An example of non-standard, partial immunogenicity is the so-called “ABC
phenomenon”, i.e., accelerated blood clearance of PEGylated liposomes, a
phenomenon that has great clinical relevance [21]. It has been discovered by
Ishida and colleagues [46-52, 54, 55] that repeated injection of PEGylated
liposomes in mice and rats causes rapid clearance of liposomes from the
bloodstream, due to the formation of anti-PEG IgM in the spleen. Importantly,
the phenomenon is absent with PEGylated liposomes encapsulating doxorubicin,
which is consistent with the lack of ABC in cancer patients treated with Doxil.
On the other hand, free doxorubicin given in doses that correspond to the
amount given in Doxil, restores ABC. These data indicate that immune cells
responsible for the ABC phenomenon might be selectively damaged by
doxorubicin encapsulated in PEGylated liposomes, as detailed in the section on
liposome-induced immune suppression below. Since the ABC phenomenon was
also observed in BALB/c nu/nu mice, but not in BALB/c SCID mice, it was
suggested that antibody production represents a T cell-independent, B cell
response, and that PEGylated liposomes might be recognized by B cells as a
thymus-independent type 2 antigen [54]. Based on the array theory, as
delineated above, it can be hypothesized that PEGylated liposomes trigger B cells
via some of their TLRs, for PEG looks to B cells like viral spikes. The ABC
phenomenon is illustrated in Fig. 5.
6. IMMUNE SUPPRESSION BY LIPOSOMES
It is well known that liposomes are taken up mainly by cells of the
reticoloendothelial system (RES) in the liver, spleen, bone marrow and
elsewhere, which cells are also part of the nonspecific, innate immune system.
Therefore, it has been asked for a long time whether macrophage saturation by
liposomes, leading to immune suppression, could be a problem, a potential risk
for infection? There is ample evidence that clinically applied doses of non-
cytotoxic liposomes generally do not cause immune suppression, at least not
major, clinically important blockage of macrophage function. However, the
situation is different with anticancer liposomes that contain cytostatic drugs,
which may cause more or less immunosuppression.
12 Adverse Immune Effects of Liposomes: Complement Activation, Immunogenicity and Immune
Suppression
Fig. 5. Blood clearance rate of PEgylated liposomes in rats (A) and tissue accumulation 24 hours after administration.

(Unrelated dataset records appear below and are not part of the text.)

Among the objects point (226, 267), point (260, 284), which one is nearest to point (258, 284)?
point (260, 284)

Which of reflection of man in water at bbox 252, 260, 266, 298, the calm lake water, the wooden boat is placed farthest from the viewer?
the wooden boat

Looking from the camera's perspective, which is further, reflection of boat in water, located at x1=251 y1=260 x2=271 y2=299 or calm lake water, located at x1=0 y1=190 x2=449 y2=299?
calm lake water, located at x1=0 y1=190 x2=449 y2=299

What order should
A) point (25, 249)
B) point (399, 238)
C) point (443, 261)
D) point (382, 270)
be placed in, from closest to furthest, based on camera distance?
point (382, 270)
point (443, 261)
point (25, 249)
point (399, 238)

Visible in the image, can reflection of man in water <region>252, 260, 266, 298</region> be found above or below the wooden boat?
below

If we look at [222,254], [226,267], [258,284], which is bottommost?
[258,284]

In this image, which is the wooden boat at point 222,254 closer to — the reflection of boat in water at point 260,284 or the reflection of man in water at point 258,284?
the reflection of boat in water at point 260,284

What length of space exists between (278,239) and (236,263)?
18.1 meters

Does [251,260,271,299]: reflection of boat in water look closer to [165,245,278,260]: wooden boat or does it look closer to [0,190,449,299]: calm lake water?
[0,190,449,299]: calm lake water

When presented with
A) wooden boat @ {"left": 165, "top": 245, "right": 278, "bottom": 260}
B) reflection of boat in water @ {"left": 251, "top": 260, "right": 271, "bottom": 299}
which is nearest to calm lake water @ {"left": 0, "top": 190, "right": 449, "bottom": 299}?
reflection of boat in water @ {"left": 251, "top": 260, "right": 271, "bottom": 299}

The figure, reproduced from [48] (with permission), illustrates the acceleration of liposome clearance after repeated injection (on days 2 to 14), of liposomes with paralleling increase in liver and spleen deposition.

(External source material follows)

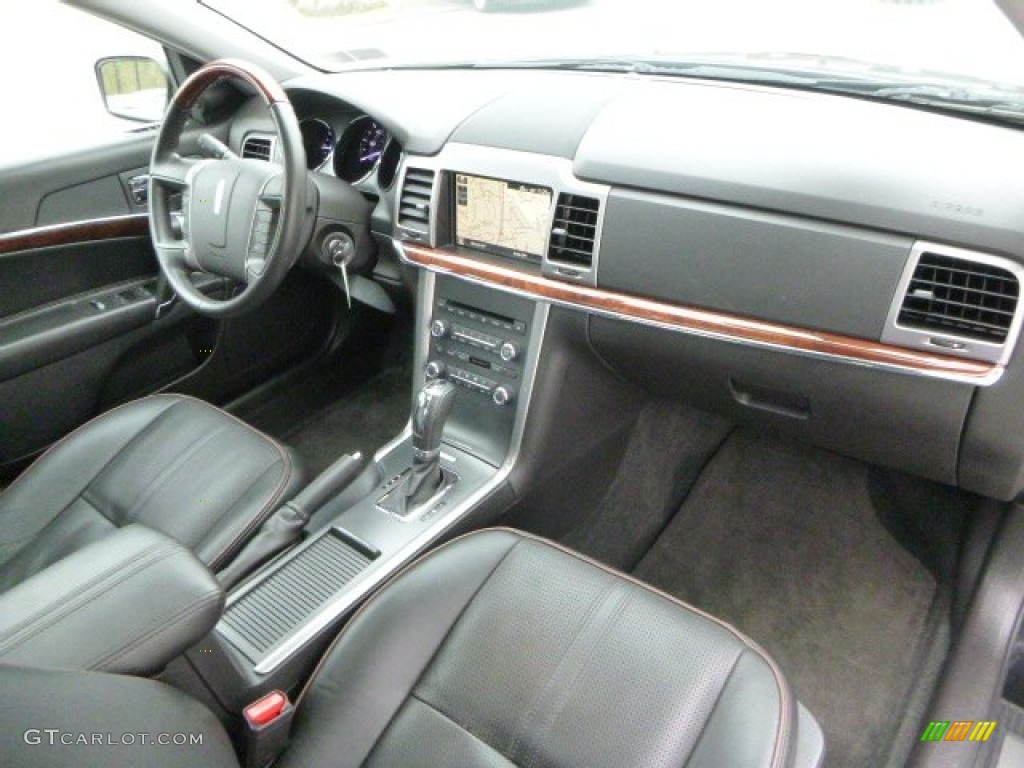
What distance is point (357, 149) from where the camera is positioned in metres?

Administration of Doxil in mice, for example, was shown to interfere with
the clearance of bacteria from blood, which was explained by macrophage
suppression [74]. Another indirect evidence of impaired phagocytic function is
the prolongation of the circulation T1/2 of Doxil at repeated administrations, a
phenomenon that may lead to the need of dose adjustment after the first or
second treatment cycle.
Using tumor-bearing mice, Gabizon et al. [32] have shown that escalation of
the dose of Doxil from 2.5 to 20 mg/kg resulted in saturation of Doxil clearance
with disproportional increase of the amount of liposomal drug accumulating in
tumor, due to partial blockade of the RES in the liver. The clearance saturation
effect after Doxil was dose-dependent and it was not present after a similar free
doxorubicin dose or similar phospholipid dose in drug-free liposomes.
Therefore, dose-dependent liposomal doxorubicin blockade of the RES may
significantly enhance drug delivery to tumors [32].

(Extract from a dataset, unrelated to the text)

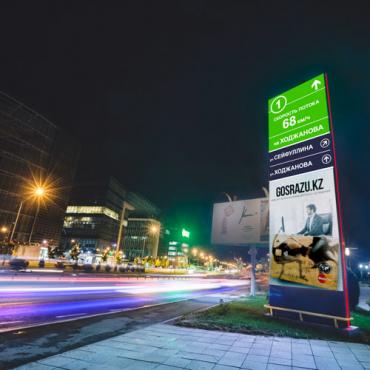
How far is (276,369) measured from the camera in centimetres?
570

Blockade of the RES by Doxil with clinically manifest immune deficiency is
not known in man, although again, indirect signs do point to the presence of
some immune suppression. A remarkable example of this is the inhibition of
HSRs to carboplatin by co-administered Doxil. In the report of this phenomenon
[2], there were no allergic reactions to carboplatin in patients treated with
carboplatin plus Doxil, while there was a 30% allergic reaction rate on the
carboplatin-only arm. Also, the cause for carboplatin only patients to go off
study was solely allergic reactions to carboplatin, while the reasons for
discontinuation in the combination arm were different, mainly hematological
toxicities and fatigue. Thus, Doxil protected against carboplatin allergy, which
can most easily be explained by immune suppression. This effect actually
provides clinical benefit for Doxil over paclitaxel or gemcitabine, also appled in
combinations with carboplatin, since allergic reactions to carboplatin during
13
treatment of platinum sensitive, recurrent disease have become dose-limiting [2,
30].
7. CONCLUSIONS AND OUTLOOK
Immunosafety is a key issue in current R&D of nanomedicines, including
liposomes. As expressed in regulatory guidances [1,24,26,43] and research
solicitations by granting agencies (e.g. FP7 calls), prediction and prevention of
adverse immune effects represent unmet medical needs. One main problem in
this field lies in the complexity and individual variation of the immune system,
which, when faced with increasingly complex nanomedicines, will also give
increasingly complex responses. The immune toxicology of nanomedicines is
largely unexplored at a broad intersection of nanotechnology, immunology and
pharmacology, and what gives hope for progress in this “Terra Nova” is that
interest and support for the field keep increasing. Hopefully it is not too far in
the future that we can equip liposomes and other drug carrier nanosystems with
immune evasive capabilities, and/or “teach” the immune system to distinguish
these marvels of nanotechnology from harmful microbes.
8. ACKNOWLEDGMENTS
The authors gratefully acknowledge the financial support by the National
Office for Research and Technology (NKTH), Budapest (grants Kozma,
CARPA777 and NANOMEDI), and by the Barenholz Fund.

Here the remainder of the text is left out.